◆ Text provided

The Biebrza and Bialowieza National Parks have been invited to join the international PAN PARK (Protected Area Network) project. As members of the network, they will be among Europe's showcase national parks, widely promoted around the world.
The north-east part of the region, with the flood plains along the Biebrza and Narew Rivers, is one of the most beautiful and wildest areas in Poland. The Biebrza flood plain is the largest and best preserved natural peatland in Europe, protected by a national park and the international Ramsar Convention, which protects wetlands of great natural value and important as waterfowl habitats. The Biebrza and the Narew make a true paradise for bird-watching lovers. On the Biebrza banks live as many as 269 species of birds; at the Narew River, the number exceeds 200. There are also many elks, beavers and otters. The terrain is wild, but not inaccessible. The best way of visiting it is by boat or canoe. The area has plenty of water-sports equipment rentals as well as hotels, pensions, camping sites and agrotourist farms. Despite all these facilities, though, it remains delightfully low-key.
Warsaw (Warszawa), Poland's capital (since 1596) and the biggest city (1,615,000 people), is an important academic, cultural, political and economic centre, the seat of the Parliament, President and central authorities. Called "the Paris of the North" before the war, it was razed to the ground by the Nazi. Although painstakingly rebuilt, it lost some of its previous charm. Its most characteristic landmark is the Palace of Culture and Science, a huge building in the Socialist-Realism style, erected in the 1950s. In recent years modern steel-and-glass high rises have been mushrooming around it. But there are still many fine, restored palaces and churches. The Old Town with its bright houses, defense walls and the Royal Castle, has been listed by UNESCO as an example of perfect reconstruction work which utilized what survived from the original buildings. Take a stroll around and visit Warsaw's parks, especially the Lazienki, a charming 18th-century park-and-palace complex. In summer, open-air piano concerts are held here.

◆ Data

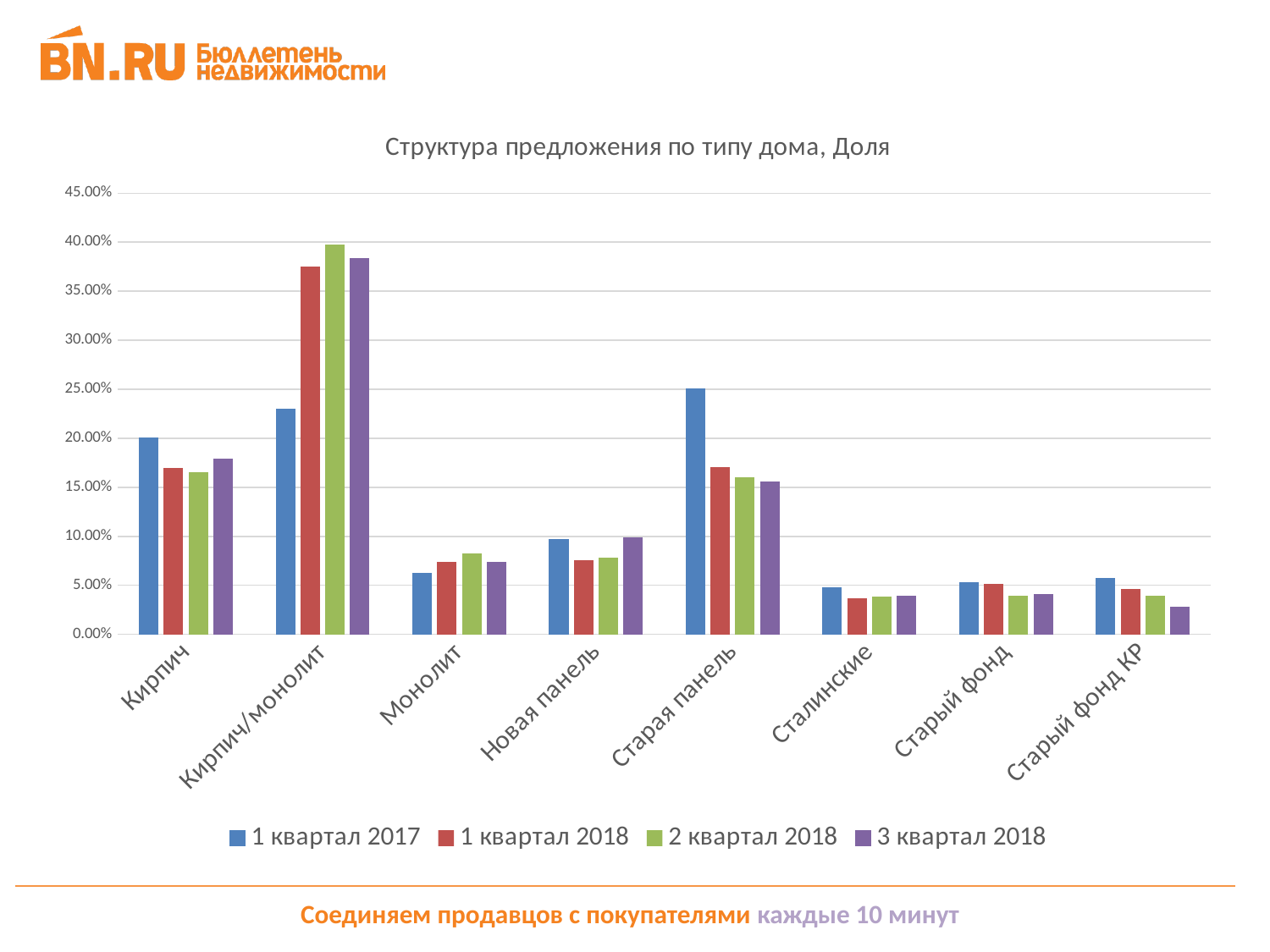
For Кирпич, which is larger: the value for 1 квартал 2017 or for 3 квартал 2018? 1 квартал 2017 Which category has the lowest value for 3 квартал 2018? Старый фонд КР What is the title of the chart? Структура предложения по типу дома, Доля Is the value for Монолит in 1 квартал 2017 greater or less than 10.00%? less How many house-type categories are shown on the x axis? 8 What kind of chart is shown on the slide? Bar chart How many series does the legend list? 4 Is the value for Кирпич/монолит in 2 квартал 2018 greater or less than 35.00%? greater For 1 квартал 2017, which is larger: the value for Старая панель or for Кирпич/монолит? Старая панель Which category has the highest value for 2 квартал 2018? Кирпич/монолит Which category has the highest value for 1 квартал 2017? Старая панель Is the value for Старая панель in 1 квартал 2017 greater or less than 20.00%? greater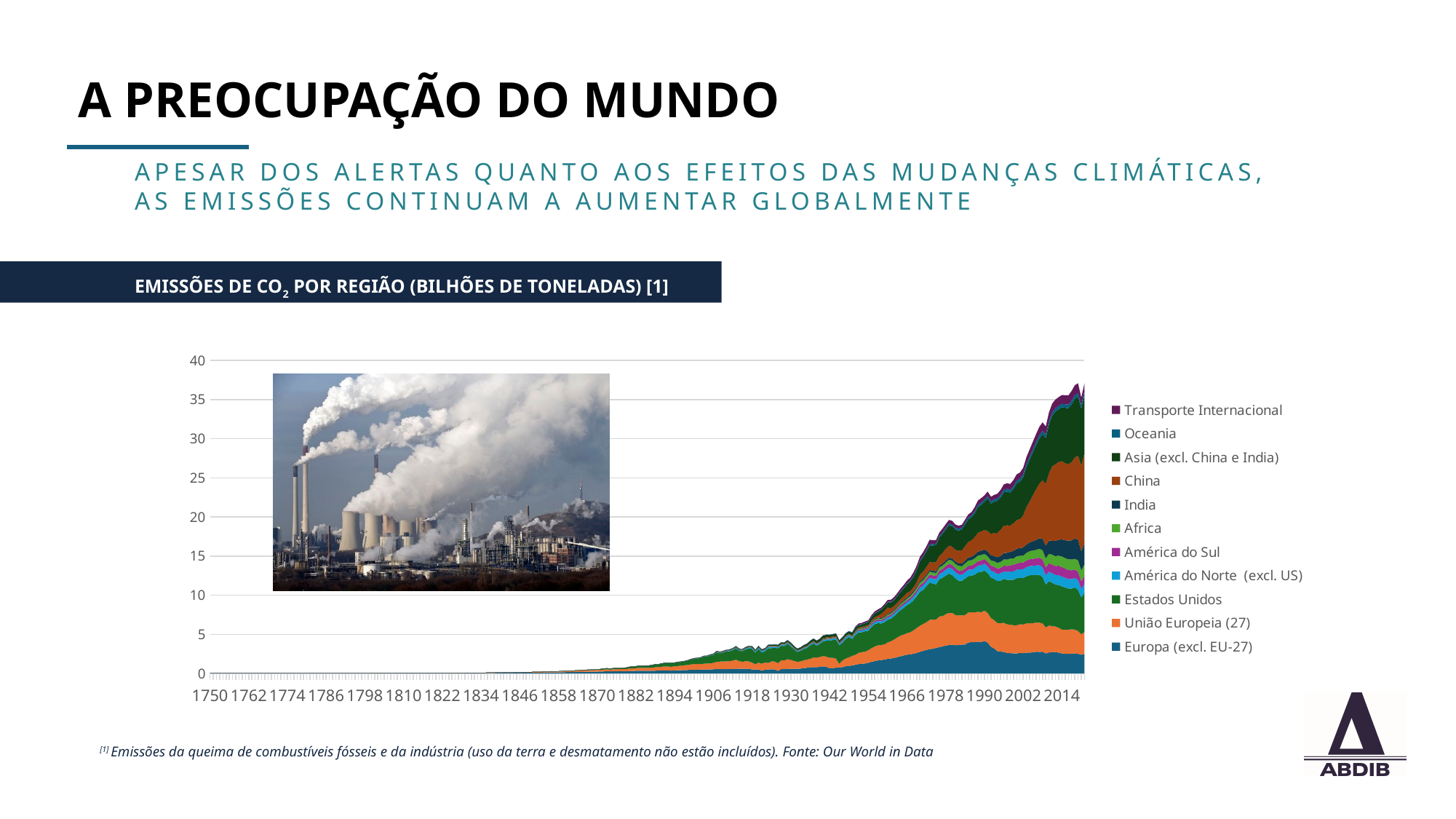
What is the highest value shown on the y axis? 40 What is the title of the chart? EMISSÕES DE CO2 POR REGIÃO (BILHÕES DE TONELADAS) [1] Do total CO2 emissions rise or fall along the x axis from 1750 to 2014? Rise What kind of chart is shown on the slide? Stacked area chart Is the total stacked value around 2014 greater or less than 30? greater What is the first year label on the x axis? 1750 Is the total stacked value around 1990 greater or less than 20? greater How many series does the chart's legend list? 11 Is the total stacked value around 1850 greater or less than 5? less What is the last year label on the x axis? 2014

◆ Requirement 1
Condense the paragraph of the Poland travel text that begins "The north-east part of the region" into a short bulleted list, keeping its main facts.
◆ Requirement 2
Write the next paragraph of the Poland travel text, picking up after its final sentence and matching its style.

◆ Task output 1
- The flood plains along the Biebrza and Narew Rivers in the north-east are among Poland's most beautiful and wildest areas.
- The Biebrza flood plain is Europe's largest and best preserved natural peatland. It is protected by a national park and by the Ramsar Convention on valuable wetlands and waterfowl habitats.
- Bird life is rich: 269 species live along the Biebrza and more than 200 along the Narew. Elks, beavers and otters are also common.
- The terrain is wild but accessible and is best explored by boat or canoe.
- Water-sports rentals, hotels, pensions, camping sites and agrotourist farms are plentiful, yet the area stays low-key.

◆ Task output 2
The other big city in the region is Lodz, which is also Poland's second most populated city. Before the war it was one of the country's major centres of industry and trade, with Germans and Jews (mainly affluent families of merchants and industrialists) accounting for half of its population. Today you can marvel at their palace-like factory halls as well as Piotrkowska Street, believed to be Europe's longest shopping street, with a 4-kilometre continuous stretch of townhouses. This elegant, eye-catching street has the country's biggest concentration of pubs, nightclubs and restaurants, which make Lodz a place well worth visiting.
Tourists also flock to Zelazowa Wola, a small village where Frederic Chopin was born in 1810. His birthplace is a small ivy-clad manor house. Inside you can see a collection of memorabilia associated with the great composer including the piano which he played during his Sunday concerts.
Also visit Bialystok, the capital of Podlasie. Here you can feel the atmosphere of Poland's eastern fringes with their multitude of different cultures and nationalities. Highlights include Orthodox churches, an interesting open-air museum of traditional architecture and the Baroque Branicki Palace from the turn of the 18th century.